The ICSSI Takes Action!
The last ten years have seen a dramatic increase in the use of private military and security companies [PMSCs] in places of armed conflict, especially by the United States and the United Kingdom. These private companies have been implicated in illegal use of force, the killing of civilians, torture, sexual assault, violations of workers’ rights, and other human rights abuses. But rarely are these incidents properly investigated. PMSCs and the governments that hire them are not held accountable. For victims and their families, there is no justice.
Iraqi citizens understand the tragedy of this failure to respect human rights and international humanitarian law perhaps better than any people.
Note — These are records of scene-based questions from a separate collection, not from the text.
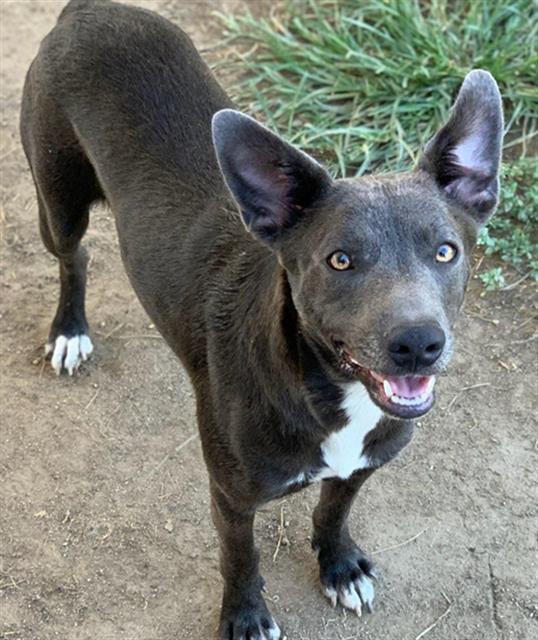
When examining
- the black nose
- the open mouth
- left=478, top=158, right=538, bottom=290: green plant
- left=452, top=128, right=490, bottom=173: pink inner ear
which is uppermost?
left=452, top=128, right=490, bottom=173: pink inner ear

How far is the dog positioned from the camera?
290cm

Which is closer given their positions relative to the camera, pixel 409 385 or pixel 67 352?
pixel 409 385

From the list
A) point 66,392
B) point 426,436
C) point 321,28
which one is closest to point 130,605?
point 66,392

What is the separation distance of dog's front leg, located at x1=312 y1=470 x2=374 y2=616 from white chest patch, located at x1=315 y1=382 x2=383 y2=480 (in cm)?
53

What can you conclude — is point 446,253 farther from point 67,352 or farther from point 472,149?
point 67,352

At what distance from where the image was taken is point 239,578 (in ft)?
12.4

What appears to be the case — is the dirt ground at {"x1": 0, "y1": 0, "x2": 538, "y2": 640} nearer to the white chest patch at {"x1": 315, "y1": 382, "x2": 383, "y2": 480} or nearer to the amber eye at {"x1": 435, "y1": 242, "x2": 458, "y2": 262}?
the white chest patch at {"x1": 315, "y1": 382, "x2": 383, "y2": 480}

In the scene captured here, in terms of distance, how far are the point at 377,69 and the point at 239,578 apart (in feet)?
11.1

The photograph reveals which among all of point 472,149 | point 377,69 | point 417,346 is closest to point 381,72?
point 377,69

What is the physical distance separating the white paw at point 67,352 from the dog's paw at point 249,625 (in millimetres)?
1492

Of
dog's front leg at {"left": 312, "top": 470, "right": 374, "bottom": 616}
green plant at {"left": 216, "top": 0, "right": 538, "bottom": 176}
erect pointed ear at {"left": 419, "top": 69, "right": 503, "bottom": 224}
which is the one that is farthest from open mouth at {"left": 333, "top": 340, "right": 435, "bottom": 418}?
green plant at {"left": 216, "top": 0, "right": 538, "bottom": 176}

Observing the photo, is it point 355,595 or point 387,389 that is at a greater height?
point 387,389

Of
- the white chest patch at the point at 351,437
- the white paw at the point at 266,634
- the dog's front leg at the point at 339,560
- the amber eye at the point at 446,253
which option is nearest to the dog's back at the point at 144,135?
the white chest patch at the point at 351,437

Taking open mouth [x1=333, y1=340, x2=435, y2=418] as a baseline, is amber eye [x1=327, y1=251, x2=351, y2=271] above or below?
above
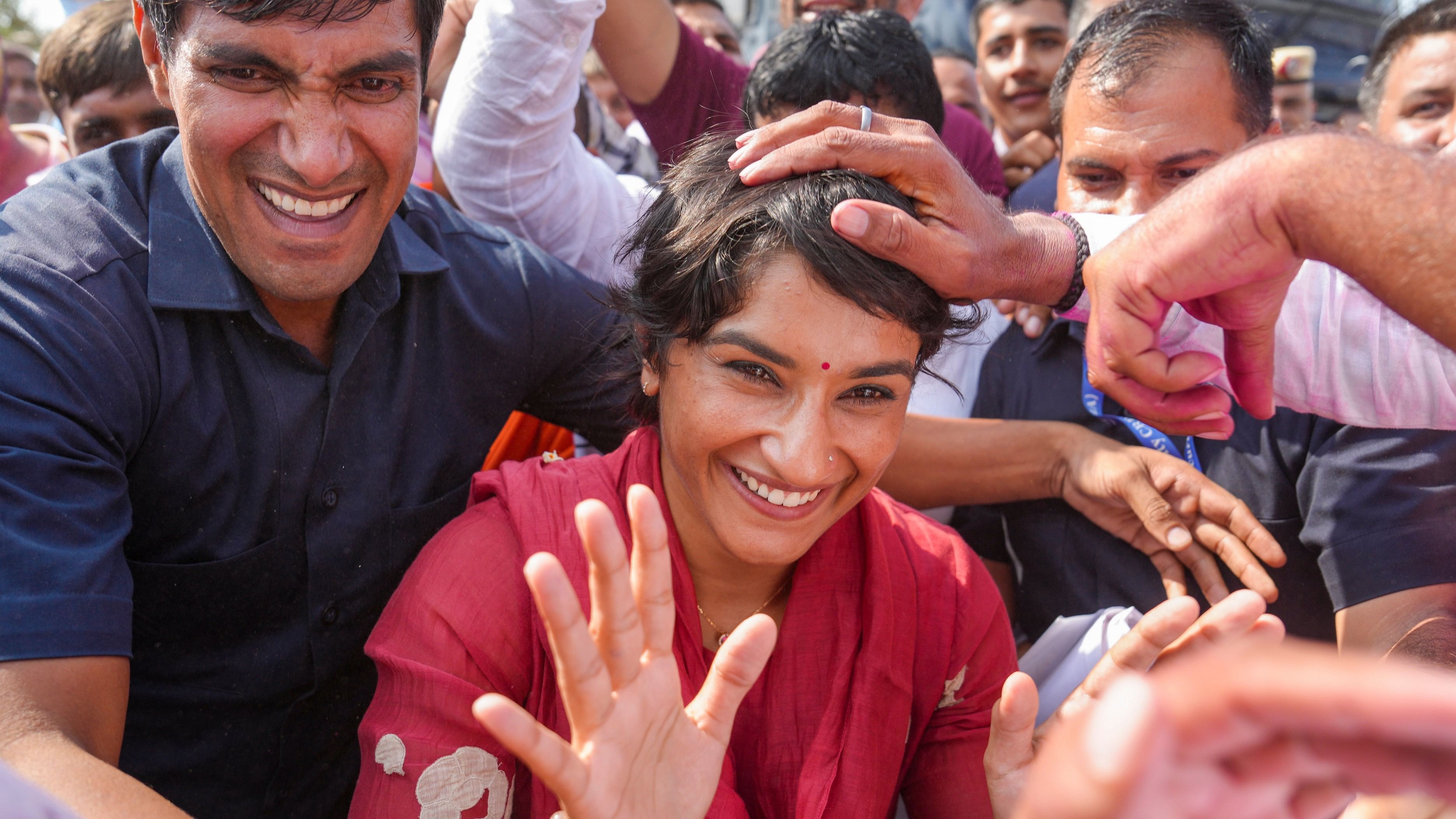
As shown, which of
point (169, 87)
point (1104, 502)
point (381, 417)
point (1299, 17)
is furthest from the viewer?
point (1299, 17)

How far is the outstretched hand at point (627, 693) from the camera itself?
4.04ft

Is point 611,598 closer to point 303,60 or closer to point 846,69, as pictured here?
point 303,60

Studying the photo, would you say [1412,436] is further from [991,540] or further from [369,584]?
[369,584]

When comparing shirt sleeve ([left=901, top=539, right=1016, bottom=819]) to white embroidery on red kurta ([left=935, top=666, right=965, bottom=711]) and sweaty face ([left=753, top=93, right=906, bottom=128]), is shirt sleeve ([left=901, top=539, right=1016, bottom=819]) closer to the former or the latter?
white embroidery on red kurta ([left=935, top=666, right=965, bottom=711])

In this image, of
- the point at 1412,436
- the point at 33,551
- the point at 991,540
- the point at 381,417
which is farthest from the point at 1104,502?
the point at 33,551

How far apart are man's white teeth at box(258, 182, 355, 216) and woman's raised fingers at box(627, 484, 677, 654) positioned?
118 cm

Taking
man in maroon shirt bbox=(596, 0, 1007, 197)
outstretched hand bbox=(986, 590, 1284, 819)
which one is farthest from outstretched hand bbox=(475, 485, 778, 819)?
man in maroon shirt bbox=(596, 0, 1007, 197)

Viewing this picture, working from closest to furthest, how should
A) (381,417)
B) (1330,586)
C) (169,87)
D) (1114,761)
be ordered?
(1114,761) → (169,87) → (381,417) → (1330,586)

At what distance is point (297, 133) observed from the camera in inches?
80.2

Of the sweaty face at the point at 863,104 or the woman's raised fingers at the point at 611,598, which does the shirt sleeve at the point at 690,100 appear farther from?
the woman's raised fingers at the point at 611,598

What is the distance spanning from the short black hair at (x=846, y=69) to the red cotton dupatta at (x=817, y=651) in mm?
1315

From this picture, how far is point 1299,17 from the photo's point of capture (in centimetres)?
1128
Iraq has witnessed many of the most devastating cases of abuse by PMSCs.
- 17 civilians killed and 24 wounded in shootings by Blackwater contractors in Nisoor Square in Baghdad, September 16, 2007.
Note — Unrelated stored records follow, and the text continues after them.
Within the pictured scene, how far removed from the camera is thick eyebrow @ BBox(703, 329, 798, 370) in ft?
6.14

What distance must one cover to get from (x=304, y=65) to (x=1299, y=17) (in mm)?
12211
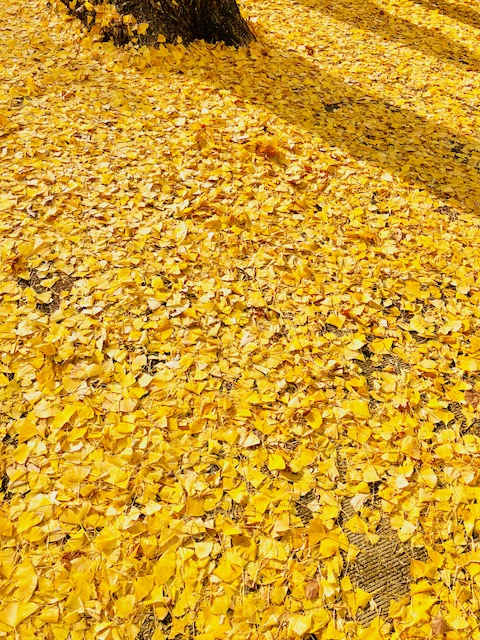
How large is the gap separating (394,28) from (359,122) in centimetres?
265

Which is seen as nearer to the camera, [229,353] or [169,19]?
[229,353]

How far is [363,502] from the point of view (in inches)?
80.0

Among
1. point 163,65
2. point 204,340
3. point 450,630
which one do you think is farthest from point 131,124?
point 450,630

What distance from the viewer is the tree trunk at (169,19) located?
4.38 meters

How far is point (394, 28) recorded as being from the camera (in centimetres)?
591

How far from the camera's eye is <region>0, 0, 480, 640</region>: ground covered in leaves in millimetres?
1775

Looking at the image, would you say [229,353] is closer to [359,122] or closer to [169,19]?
[359,122]

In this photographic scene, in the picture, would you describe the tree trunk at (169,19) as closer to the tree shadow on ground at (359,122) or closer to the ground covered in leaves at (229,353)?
the ground covered in leaves at (229,353)

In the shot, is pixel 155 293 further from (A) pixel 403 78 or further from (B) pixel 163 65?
(A) pixel 403 78

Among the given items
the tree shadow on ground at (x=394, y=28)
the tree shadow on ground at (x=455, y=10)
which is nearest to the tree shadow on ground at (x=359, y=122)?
the tree shadow on ground at (x=394, y=28)

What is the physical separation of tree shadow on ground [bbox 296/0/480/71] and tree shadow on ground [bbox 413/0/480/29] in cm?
76

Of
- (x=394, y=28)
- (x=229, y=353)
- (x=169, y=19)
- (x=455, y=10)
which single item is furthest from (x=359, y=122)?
(x=455, y=10)

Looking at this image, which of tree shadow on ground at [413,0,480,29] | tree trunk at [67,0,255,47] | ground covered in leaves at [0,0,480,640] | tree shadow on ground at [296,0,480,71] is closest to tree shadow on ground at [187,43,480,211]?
ground covered in leaves at [0,0,480,640]

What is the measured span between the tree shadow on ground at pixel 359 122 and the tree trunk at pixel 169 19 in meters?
0.32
- Blackwater was involved in 195 other incidents of “aggressive tactics” in Baghdad, Najaf, Mosul, and Erbil between 2005 and 2007. According to the company’s own records, Blackwater employees fired first in 80% of all shootings.
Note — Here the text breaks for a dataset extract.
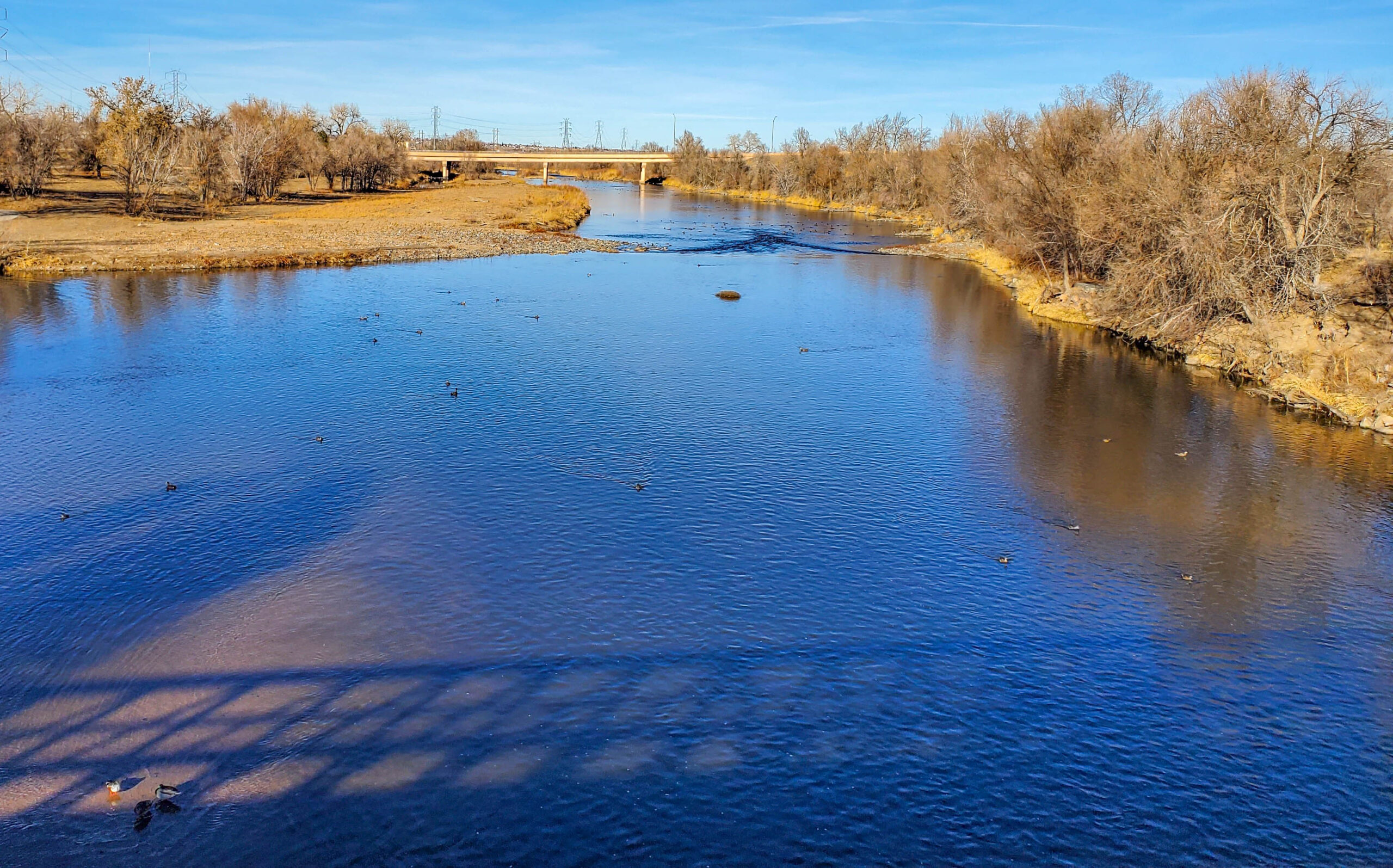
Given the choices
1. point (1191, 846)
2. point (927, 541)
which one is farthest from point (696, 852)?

- More that 250 people were of tortured at Abu Ghraib and 25 other prisons where Titan/L-3 and CACI International were employed to provide security services.
- Erinys International guards opened fire in Kirkuk severely wounding three young civilians, October 18, 2007.
- Triple Canopy employees fired upon Iraqi civilian vehicles and failed to investigate possible casualties, July 8, 2006.
These are only a small number of the abuses of which PMSCs have been accused in Iraq. PMSCs have largely been able to violate the law with impunity. The situation is so terrible that peace and justice activists in the United States are pressing for legislation that would ban the use of PMSCs by the U.S. government in Iraq and Afghanistan. Worldwide, the legal means that exist to control, prosecute, and, when necessary, punish these companies are so inadequate and ineffective that human rights defenders are working for a legally binding international convention.
Members of the ICSSI are taking a lead in bringing a declaration in support of an international convention on the Regulation, Surveillance and Monitoring of PMSCs to the Human Rights Council in Geneva. The declaration follows from the path-breaking research that the Spanish NGO, NOVA carried out in preparing its study, “The Privatization of Warfare, Violence and Private Military & Security Companies.”
As the ICSSI gets ready to bring its evidence to the Human Rights Council, it is vitally important that Iraqi human rights organizations and anyone from Iraq who has had their rights violated by a PMSC join in this effort. In solidarity, we can work to see that justice is achieved!